__Stated exercise__.
Retype each entry below exactly as it stands.

__Records to process__.
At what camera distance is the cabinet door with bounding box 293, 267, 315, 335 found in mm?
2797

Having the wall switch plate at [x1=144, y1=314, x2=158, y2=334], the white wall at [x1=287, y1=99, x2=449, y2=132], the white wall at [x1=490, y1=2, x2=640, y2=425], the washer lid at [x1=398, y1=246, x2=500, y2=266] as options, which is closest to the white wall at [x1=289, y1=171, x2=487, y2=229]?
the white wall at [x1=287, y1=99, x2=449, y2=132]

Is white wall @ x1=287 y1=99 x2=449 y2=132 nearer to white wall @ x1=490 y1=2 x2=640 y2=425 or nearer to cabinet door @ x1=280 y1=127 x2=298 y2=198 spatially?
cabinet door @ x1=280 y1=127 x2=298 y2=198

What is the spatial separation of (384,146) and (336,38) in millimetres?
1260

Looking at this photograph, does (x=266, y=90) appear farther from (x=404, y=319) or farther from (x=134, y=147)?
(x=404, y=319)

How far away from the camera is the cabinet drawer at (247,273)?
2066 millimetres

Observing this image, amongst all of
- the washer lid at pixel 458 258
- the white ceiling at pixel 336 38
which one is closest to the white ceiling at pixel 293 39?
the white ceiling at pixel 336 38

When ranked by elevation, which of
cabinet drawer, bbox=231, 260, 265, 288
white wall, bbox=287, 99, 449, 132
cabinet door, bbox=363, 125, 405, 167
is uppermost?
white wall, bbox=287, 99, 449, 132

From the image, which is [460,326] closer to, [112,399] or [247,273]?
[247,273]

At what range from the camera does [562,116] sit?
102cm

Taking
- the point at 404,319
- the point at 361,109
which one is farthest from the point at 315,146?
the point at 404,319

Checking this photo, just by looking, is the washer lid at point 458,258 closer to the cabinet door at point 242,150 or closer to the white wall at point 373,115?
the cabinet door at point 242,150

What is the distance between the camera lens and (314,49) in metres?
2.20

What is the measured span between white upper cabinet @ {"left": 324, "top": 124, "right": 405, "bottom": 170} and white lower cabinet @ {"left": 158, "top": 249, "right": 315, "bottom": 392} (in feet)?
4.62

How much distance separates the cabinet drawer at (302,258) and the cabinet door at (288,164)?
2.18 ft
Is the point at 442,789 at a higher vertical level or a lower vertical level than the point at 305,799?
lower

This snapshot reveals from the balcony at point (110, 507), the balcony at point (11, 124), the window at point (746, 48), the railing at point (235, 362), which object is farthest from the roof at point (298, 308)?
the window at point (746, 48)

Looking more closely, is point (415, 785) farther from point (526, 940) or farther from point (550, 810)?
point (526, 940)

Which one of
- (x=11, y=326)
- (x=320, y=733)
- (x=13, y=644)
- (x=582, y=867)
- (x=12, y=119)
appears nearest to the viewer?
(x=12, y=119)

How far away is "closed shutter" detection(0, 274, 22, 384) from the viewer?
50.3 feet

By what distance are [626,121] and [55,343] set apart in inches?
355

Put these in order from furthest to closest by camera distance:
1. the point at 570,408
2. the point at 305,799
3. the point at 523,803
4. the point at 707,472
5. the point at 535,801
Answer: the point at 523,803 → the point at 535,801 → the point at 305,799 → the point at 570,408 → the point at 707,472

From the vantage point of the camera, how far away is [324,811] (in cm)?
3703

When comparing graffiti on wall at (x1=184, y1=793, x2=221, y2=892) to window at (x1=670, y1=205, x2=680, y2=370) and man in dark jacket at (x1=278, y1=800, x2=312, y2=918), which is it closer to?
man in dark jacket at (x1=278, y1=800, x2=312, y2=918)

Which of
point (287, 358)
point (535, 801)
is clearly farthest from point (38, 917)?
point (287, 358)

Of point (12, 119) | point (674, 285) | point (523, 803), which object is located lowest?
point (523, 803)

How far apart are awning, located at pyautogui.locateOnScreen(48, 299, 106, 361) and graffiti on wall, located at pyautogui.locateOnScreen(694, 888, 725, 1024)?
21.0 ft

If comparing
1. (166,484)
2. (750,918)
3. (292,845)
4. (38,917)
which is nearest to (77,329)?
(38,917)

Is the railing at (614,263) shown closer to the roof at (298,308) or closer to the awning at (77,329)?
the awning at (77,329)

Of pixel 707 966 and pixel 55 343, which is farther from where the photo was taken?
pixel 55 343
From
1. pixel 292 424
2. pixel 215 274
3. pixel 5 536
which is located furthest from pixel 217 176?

__Written answer__.
At what camera distance is the cabinet door with bounding box 293, 267, 315, 335 found in mm?
2797

Having the wall switch plate at [x1=144, y1=314, x2=158, y2=334], the white wall at [x1=287, y1=99, x2=449, y2=132], the white wall at [x1=490, y1=2, x2=640, y2=425], the washer lid at [x1=398, y1=246, x2=500, y2=266] as options, which is closest to the white wall at [x1=289, y1=171, x2=487, y2=229]?
the white wall at [x1=287, y1=99, x2=449, y2=132]

Is white wall @ x1=287 y1=99 x2=449 y2=132 nearer to white wall @ x1=490 y1=2 x2=640 y2=425 or nearer to cabinet door @ x1=280 y1=127 x2=298 y2=198 spatially?
cabinet door @ x1=280 y1=127 x2=298 y2=198

What is the spatial separation of (384,146) and (336,38) in millimetres?
1260

Looking at this photograph, does (x=266, y=90) appear farther from (x=404, y=319) or farther from (x=134, y=147)?
(x=404, y=319)

How far away from the camera is the cabinet drawer at (247,273)?
2066 millimetres

Observing this image, amongst all of
- the washer lid at pixel 458 258
- the white ceiling at pixel 336 38
which one is closest to the white ceiling at pixel 293 39?
the white ceiling at pixel 336 38

When ranked by elevation, which of
cabinet drawer, bbox=231, 260, 265, 288
white wall, bbox=287, 99, 449, 132
cabinet door, bbox=363, 125, 405, 167
is uppermost?
white wall, bbox=287, 99, 449, 132

From the image, which is [460,326] closer to, [112,399] or [247,273]?
[247,273]

At what range from the camera does [562,116] sit?
102cm

Taking
- the point at 404,319
- the point at 361,109
which one is farthest from the point at 315,146?
the point at 404,319

Checking this photo, just by looking, is the washer lid at point 458,258 closer to the cabinet door at point 242,150 or closer to the white wall at point 373,115?
the cabinet door at point 242,150

What is the distance between the camera lens and (314,49) in metres?
2.20

What is the measured span between white upper cabinet @ {"left": 324, "top": 124, "right": 405, "bottom": 170} and white lower cabinet @ {"left": 158, "top": 249, "right": 315, "bottom": 392} (in feet)?
4.62

How much distance separates the cabinet drawer at (302,258) and the cabinet door at (288,164)?
2.18 ft
Is the point at 442,789 at a higher vertical level or a lower vertical level than the point at 305,799?
lower

This snapshot reveals from the balcony at point (110, 507), the balcony at point (11, 124), the window at point (746, 48), the railing at point (235, 362), which object is farthest from the roof at point (298, 308)?
the window at point (746, 48)

Looking more closely, is point (415, 785) farther from point (526, 940) or farther from point (550, 810)?
point (526, 940)

Which one of
- (x=11, y=326)
- (x=320, y=733)
- (x=13, y=644)
- (x=582, y=867)
- (x=12, y=119)
appears nearest to the viewer?
(x=12, y=119)

How far away is "closed shutter" detection(0, 274, 22, 384) from the viewer?
50.3 feet

By what distance are [626,121] and [55,343] set apart in inches?
355

Put these in order from furthest to closest by camera distance:
1. the point at 570,408
2. the point at 305,799
3. the point at 523,803
4. the point at 707,472
5. the point at 535,801
Answer: the point at 523,803 → the point at 535,801 → the point at 305,799 → the point at 570,408 → the point at 707,472

From the vantage point of the camera, how far away is [324,811] (in cm)?
3703

When comparing graffiti on wall at (x1=184, y1=793, x2=221, y2=892) to window at (x1=670, y1=205, x2=680, y2=370) and man in dark jacket at (x1=278, y1=800, x2=312, y2=918), which is it closer to?
man in dark jacket at (x1=278, y1=800, x2=312, y2=918)

Which of
point (287, 358)
point (535, 801)
is clearly farthest from point (38, 917)?
point (287, 358)

Of point (12, 119) | point (674, 285) | point (523, 803), which object is located lowest?
point (523, 803)

How far apart are awning, located at pyautogui.locateOnScreen(48, 299, 106, 361) and graffiti on wall, located at pyautogui.locateOnScreen(694, 888, 725, 1024)?
21.0 ft

If comparing
1. (166,484)
2. (750,918)
3. (292,845)
4. (38,917)
which is nearest to (77,329)?
(38,917)

Is the railing at (614,263) shown closer to the roof at (298,308) or closer to the awning at (77,329)?
the awning at (77,329)

Of pixel 707 966 and pixel 55 343, which is farther from where the photo was taken?
pixel 55 343
From
1. pixel 292 424
2. pixel 215 274
3. pixel 5 536
which is located furthest from pixel 217 176?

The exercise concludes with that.